* [Recorded data]:

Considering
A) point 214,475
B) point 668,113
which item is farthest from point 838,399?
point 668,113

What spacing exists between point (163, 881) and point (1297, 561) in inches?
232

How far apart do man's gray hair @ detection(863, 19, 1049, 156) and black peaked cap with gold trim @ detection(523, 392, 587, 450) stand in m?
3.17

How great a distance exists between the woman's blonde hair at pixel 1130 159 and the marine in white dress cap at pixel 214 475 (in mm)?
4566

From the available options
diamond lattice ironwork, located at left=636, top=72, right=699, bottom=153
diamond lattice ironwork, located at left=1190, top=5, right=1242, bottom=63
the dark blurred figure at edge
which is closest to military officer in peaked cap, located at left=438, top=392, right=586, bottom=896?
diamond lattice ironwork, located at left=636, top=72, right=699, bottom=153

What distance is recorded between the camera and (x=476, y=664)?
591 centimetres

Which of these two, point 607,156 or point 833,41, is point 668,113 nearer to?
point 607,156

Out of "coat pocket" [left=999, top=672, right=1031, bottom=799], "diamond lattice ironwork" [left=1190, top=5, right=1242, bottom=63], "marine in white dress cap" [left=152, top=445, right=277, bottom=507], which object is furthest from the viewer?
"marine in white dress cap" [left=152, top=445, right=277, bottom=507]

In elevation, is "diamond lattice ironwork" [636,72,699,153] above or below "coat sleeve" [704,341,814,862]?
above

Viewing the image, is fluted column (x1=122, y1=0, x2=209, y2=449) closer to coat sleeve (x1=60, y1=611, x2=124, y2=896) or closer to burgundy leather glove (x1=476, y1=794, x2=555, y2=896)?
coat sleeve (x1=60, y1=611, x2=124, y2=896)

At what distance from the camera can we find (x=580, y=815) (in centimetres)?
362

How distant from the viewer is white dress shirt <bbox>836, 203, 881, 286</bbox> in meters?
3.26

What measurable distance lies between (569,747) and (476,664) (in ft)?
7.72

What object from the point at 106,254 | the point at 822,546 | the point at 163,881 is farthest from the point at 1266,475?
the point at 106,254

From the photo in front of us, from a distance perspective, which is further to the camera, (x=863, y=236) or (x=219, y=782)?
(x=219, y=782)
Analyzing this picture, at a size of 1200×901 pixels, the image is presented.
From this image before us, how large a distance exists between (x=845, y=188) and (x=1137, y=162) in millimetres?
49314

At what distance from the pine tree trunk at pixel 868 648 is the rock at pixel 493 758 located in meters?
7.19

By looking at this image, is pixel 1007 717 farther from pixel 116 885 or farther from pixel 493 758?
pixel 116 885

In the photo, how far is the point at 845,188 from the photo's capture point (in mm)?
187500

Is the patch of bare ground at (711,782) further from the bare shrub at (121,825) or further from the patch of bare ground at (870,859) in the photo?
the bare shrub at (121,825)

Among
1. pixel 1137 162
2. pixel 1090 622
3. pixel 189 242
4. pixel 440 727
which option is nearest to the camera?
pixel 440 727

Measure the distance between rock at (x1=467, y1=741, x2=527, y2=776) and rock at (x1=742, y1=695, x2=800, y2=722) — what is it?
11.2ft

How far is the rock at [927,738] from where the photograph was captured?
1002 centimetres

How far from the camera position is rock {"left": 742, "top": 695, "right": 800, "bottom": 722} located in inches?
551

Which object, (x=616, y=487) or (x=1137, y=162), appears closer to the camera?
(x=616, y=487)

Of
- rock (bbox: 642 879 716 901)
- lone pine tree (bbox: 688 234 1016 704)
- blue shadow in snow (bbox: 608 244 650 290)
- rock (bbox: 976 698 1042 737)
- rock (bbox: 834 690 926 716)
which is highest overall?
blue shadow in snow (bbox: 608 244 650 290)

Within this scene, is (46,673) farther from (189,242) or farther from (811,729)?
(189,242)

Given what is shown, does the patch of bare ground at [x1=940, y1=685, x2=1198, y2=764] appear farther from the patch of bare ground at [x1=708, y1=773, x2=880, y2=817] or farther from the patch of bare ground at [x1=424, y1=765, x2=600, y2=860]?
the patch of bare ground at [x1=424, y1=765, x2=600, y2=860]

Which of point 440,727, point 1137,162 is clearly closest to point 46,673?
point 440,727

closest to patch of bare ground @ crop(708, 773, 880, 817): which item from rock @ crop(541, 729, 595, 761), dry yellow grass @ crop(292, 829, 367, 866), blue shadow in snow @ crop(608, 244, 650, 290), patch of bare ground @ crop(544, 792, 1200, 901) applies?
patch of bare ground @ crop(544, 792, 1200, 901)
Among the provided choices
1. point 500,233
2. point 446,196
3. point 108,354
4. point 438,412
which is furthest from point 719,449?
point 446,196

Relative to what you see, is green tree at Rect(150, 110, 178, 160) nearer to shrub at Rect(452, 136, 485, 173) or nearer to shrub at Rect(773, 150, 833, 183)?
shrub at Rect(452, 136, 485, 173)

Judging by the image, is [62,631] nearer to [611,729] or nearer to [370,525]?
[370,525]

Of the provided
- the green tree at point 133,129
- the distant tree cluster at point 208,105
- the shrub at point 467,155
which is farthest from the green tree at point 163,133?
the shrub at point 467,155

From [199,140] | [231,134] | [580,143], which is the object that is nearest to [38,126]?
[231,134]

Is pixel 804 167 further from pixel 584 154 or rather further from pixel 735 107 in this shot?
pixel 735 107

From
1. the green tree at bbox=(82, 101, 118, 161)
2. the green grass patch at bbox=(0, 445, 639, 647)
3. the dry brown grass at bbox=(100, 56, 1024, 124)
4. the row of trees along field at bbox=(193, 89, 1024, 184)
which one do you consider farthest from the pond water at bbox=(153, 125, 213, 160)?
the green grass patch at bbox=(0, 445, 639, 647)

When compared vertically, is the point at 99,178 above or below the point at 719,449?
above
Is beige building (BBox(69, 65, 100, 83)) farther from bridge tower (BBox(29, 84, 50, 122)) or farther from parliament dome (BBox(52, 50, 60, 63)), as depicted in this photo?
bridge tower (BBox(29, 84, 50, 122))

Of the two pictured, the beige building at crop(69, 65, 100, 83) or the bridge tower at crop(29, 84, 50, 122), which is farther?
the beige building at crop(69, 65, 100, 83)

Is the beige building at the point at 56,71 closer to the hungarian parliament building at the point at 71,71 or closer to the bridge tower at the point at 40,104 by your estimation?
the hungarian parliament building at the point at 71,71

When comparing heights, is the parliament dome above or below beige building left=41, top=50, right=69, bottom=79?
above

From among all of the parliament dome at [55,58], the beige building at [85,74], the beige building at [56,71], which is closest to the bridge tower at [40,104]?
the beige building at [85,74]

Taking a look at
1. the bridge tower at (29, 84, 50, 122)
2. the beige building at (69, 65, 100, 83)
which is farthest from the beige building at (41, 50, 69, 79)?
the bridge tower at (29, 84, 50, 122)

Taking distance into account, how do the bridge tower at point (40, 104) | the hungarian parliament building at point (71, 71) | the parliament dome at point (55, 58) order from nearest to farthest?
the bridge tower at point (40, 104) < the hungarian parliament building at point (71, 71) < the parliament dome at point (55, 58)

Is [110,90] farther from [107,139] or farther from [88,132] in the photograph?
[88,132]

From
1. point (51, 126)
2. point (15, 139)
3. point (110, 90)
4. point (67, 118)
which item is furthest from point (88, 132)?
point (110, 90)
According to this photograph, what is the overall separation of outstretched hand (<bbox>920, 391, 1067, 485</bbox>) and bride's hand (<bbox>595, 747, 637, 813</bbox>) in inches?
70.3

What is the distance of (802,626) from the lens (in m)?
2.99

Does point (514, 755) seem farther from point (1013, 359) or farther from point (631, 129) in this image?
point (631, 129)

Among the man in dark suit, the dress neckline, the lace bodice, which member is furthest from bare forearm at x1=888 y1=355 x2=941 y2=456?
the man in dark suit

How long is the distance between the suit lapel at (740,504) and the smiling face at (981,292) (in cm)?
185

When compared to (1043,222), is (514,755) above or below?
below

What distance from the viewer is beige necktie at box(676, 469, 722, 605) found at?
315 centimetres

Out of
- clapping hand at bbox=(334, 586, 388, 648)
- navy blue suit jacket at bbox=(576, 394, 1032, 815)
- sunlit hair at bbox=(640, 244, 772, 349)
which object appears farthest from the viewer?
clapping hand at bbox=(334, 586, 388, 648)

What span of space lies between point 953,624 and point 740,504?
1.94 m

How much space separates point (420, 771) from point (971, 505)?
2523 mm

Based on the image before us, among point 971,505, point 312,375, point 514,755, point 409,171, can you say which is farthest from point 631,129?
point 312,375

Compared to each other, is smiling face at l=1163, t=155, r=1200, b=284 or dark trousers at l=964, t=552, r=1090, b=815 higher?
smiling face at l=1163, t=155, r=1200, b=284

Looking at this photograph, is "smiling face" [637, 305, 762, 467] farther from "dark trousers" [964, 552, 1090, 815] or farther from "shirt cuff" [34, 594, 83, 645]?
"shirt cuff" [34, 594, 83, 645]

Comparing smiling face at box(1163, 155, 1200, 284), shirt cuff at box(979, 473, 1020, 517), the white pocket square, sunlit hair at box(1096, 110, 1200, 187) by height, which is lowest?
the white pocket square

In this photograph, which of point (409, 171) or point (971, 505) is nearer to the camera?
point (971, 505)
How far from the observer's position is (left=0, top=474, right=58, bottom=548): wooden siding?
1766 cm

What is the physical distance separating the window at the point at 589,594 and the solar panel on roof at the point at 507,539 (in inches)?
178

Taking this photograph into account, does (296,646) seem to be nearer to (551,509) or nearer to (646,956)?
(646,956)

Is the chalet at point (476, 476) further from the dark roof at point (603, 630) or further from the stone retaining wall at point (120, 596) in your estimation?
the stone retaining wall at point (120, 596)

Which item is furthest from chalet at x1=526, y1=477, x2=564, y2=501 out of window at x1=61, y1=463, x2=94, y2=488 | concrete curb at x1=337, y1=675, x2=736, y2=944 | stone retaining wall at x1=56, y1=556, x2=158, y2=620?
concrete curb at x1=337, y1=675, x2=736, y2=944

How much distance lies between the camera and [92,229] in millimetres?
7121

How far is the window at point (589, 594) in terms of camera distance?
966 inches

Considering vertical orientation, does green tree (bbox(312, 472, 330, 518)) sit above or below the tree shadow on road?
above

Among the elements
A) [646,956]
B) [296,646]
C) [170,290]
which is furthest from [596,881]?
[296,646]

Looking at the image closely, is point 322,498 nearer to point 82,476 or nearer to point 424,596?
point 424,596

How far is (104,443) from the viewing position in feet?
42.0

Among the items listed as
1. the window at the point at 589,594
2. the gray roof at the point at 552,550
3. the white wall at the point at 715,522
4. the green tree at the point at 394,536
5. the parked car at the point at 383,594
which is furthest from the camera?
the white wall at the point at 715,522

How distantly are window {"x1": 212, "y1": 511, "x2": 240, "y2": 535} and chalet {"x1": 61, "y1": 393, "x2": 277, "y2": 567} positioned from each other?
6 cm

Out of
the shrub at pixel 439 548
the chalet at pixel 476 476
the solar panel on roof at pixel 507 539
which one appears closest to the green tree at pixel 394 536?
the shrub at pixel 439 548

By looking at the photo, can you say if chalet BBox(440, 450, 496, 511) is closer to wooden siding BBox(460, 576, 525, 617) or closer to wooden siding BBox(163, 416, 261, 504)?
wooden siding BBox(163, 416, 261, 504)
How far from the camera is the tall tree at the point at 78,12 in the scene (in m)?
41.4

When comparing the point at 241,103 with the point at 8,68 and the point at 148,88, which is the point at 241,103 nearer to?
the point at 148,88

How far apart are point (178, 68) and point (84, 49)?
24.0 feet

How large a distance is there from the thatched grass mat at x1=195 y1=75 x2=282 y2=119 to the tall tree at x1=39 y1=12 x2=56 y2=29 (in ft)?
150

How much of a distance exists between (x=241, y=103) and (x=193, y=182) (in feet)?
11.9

* [Instructions to follow]:
Return the lines above, from the one containing "How much distance" to the end, exactly as they stand.

* [Expected answer]:
How much distance lies between the camera and [92,229] in millimetres?
7121

How far is the window at point (589, 594) in terms of camera distance?
966 inches

Considering vertical orientation, does green tree (bbox(312, 472, 330, 518)) sit above or below the tree shadow on road?
above

Among the elements
A) [646,956]
B) [296,646]
C) [170,290]
which is furthest from [596,881]?
[296,646]

Looking at the image closely, is point 322,498 nearer to point 82,476 or nearer to point 424,596?
point 424,596

How far is (104,443) from the viewing position in feet?
42.0

Among the items listed as
1. the window at the point at 589,594
2. the gray roof at the point at 552,550
3. the white wall at the point at 715,522
4. the green tree at the point at 394,536
5. the parked car at the point at 383,594
which is furthest from the camera?
the white wall at the point at 715,522

How distantly are window {"x1": 212, "y1": 511, "x2": 240, "y2": 535} and chalet {"x1": 61, "y1": 393, "x2": 277, "y2": 567} positioned from each other?
6 cm

Out of
the shrub at pixel 439 548
the chalet at pixel 476 476
the solar panel on roof at pixel 507 539
which one appears closest to the green tree at pixel 394 536?
the shrub at pixel 439 548

By looking at the photo, can you say if chalet BBox(440, 450, 496, 511) is closer to wooden siding BBox(460, 576, 525, 617) or closer to wooden siding BBox(163, 416, 261, 504)?
wooden siding BBox(163, 416, 261, 504)
How far from the camera is the tall tree at the point at 78,12 in the scene (in m)?
41.4

When comparing the point at 241,103 with the point at 8,68 and the point at 148,88, which is the point at 241,103 nearer to?
the point at 148,88

How far apart are point (178, 68) and point (84, 49)?
24.0 feet

How large a distance is there from the thatched grass mat at x1=195 y1=75 x2=282 y2=119 to the tall tree at x1=39 y1=12 x2=56 y2=29 (in ft)?
150

How much of a distance exists between (x=241, y=103) and (x=193, y=182) (in feet)?
11.9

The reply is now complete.